Das alles traf mein Herz, obwohl mir bereits klar war, dass all dies von jemandem mutwillig provoziert wurde. Meine Tränen hörten nicht auf, über mein Gesicht zu laufen.

Ich kann mich nicht mehr an viel erinnern. Ich wusste nur noch, dass ich irgendwann auf dem Bürgersteig saß und dem Krankenwagen beim wegfahren zugesehen habe. Ich durfte später in das Krankenhaus kommen, hatte der Sanitäter mir erklärt. Allerdings sollte ich am Unfallort auf die Polizei warten und eine Aussage machen.

Als ich dort saß, nahm ich weinend mein Handy in die Hand. Es tute nur ganz kurz, dann hörte ich auch schon ihre besorgte Stimme. "Sofia?" Ich sagte nichts. "Sofia? Wo bist du? Wir suchen dich die ganze Zeit. Wir wollen nach Hause." Ich bekam wirklich keinen Satz heraus. "Weinst du?"

"Ja", schluchzte ich, so gut es ging, aus mir heraus.

"Was ist denn passiert?", hörte ich nun auch Charlotte fragen. Hannah hatte das Handy wohl auf Lautsprecher gestellt. "Wo bist du?", fragte sie noch, nachdem ich wieder nichts herausbekam.

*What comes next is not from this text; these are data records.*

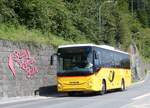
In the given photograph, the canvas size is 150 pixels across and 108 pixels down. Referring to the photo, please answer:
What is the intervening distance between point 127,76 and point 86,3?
22.7m

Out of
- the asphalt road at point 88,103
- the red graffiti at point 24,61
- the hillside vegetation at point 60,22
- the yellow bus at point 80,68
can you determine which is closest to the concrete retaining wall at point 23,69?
the red graffiti at point 24,61

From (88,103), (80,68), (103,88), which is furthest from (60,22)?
(88,103)

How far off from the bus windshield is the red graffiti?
2.06 metres

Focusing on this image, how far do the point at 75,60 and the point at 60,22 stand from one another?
1740 cm

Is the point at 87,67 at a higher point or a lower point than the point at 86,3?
lower

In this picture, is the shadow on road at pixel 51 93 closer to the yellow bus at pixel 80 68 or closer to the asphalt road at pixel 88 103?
the yellow bus at pixel 80 68

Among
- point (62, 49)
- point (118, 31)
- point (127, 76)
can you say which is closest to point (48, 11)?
point (127, 76)

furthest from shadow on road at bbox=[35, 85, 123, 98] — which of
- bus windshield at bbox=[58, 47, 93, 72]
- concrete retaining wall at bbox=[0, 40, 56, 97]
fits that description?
bus windshield at bbox=[58, 47, 93, 72]

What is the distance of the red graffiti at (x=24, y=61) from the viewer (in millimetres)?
28941

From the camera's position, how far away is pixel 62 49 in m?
30.2

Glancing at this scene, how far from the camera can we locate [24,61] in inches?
1203

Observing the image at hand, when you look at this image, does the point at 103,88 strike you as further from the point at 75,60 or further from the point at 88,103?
the point at 88,103

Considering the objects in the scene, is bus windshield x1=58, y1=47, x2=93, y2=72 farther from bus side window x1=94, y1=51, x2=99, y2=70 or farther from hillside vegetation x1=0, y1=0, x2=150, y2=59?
hillside vegetation x1=0, y1=0, x2=150, y2=59

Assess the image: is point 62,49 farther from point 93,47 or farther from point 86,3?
point 86,3
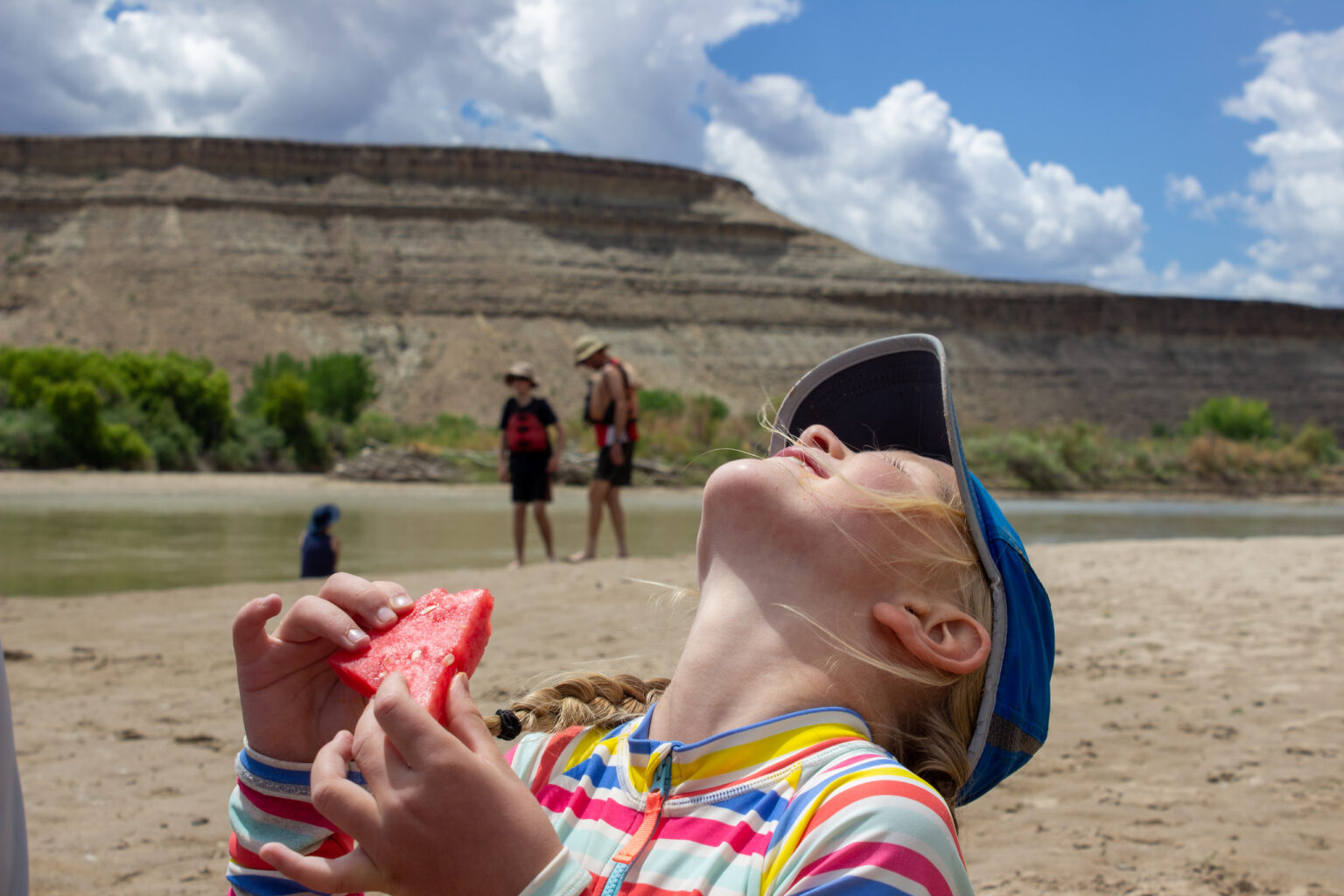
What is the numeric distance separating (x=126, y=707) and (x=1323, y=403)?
265 ft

"Vincent ist im Krankenhaus", sagte ich, auch wenn es einige Sekunden dauerte, diesen Satz in meinem Kopf zusammenzufügen.

"Wie?" Hannah verstand gar nicht, was hier vor sich ging. Vielleicht wollte sie es auch einfach nur nicht verstehen. Ich hätte es auch gerne nicht geglaubt.

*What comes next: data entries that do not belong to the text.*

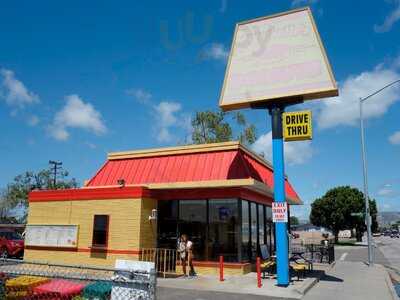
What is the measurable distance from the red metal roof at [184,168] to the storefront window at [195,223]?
3.84 feet

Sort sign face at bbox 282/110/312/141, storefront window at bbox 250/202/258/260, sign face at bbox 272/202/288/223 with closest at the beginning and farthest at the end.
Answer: sign face at bbox 272/202/288/223, sign face at bbox 282/110/312/141, storefront window at bbox 250/202/258/260

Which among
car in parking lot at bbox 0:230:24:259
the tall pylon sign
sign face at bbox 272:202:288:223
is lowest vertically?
car in parking lot at bbox 0:230:24:259

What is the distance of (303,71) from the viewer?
605 inches

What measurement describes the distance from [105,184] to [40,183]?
45.7 meters

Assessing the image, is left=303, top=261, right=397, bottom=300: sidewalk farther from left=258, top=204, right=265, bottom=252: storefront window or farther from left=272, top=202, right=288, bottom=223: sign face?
left=258, top=204, right=265, bottom=252: storefront window

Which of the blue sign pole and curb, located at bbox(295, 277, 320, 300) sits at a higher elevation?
the blue sign pole

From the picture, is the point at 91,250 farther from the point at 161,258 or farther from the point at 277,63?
the point at 277,63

Meine Tränen liefen und liefen. Meine Augen fühlten sich schon fast trocken an und der Kloß in meinem Hals wurde eher größer als kleiner. Es war das schlimmste Gefühl, dass ich jemals gefühlt hatte. Die Gefahr zu haben, einen wichtigen Menschen zu verlieren war für mich schlimmer, als das was vor einem Jahr passiert war. Vielleicht ja auch genau deswegen, weil er der war, der mir aus all diesen schrecklichen Gefühlen herausgeholfen hat. "Er wurde mit Absicht von der Straße gedrängt", weinte ich. "Ich habe es gehört."

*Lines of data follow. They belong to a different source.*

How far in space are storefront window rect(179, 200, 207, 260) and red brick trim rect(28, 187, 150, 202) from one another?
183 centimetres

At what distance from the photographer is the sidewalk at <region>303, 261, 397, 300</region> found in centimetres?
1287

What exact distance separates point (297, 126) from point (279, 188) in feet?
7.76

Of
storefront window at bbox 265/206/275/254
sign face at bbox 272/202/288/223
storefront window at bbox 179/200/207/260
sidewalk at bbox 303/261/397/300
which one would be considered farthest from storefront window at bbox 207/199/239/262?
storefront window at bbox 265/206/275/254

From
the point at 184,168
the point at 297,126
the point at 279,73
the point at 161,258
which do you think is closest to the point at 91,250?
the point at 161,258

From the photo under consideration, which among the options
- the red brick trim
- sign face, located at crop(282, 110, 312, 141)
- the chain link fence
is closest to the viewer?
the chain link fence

"Sag uns sofort die Adresse!"

Es dauert nicht lange, bis ein Taxi vorgefahren war und meine beiden besten Freundinnen ausstiegen. Sie rannten auf mich zu und vergaßen fast, den Fahrer zu bezahlen. Doch dieser schien vollkommen Verständnis für die Situation zu haben. Es dauerte auch nicht mehr lange, bis die Polizei kam. Sie stellten mir Fragen über den Anruf, die ich alle beantwortete. Es dauerte etwas, wieder alles zusammenzukriegen, doch ich schaffte es. Den Rest des morgens saßen ich, Hannah und Charlotte einfach nur dort und starrten den Himmel an.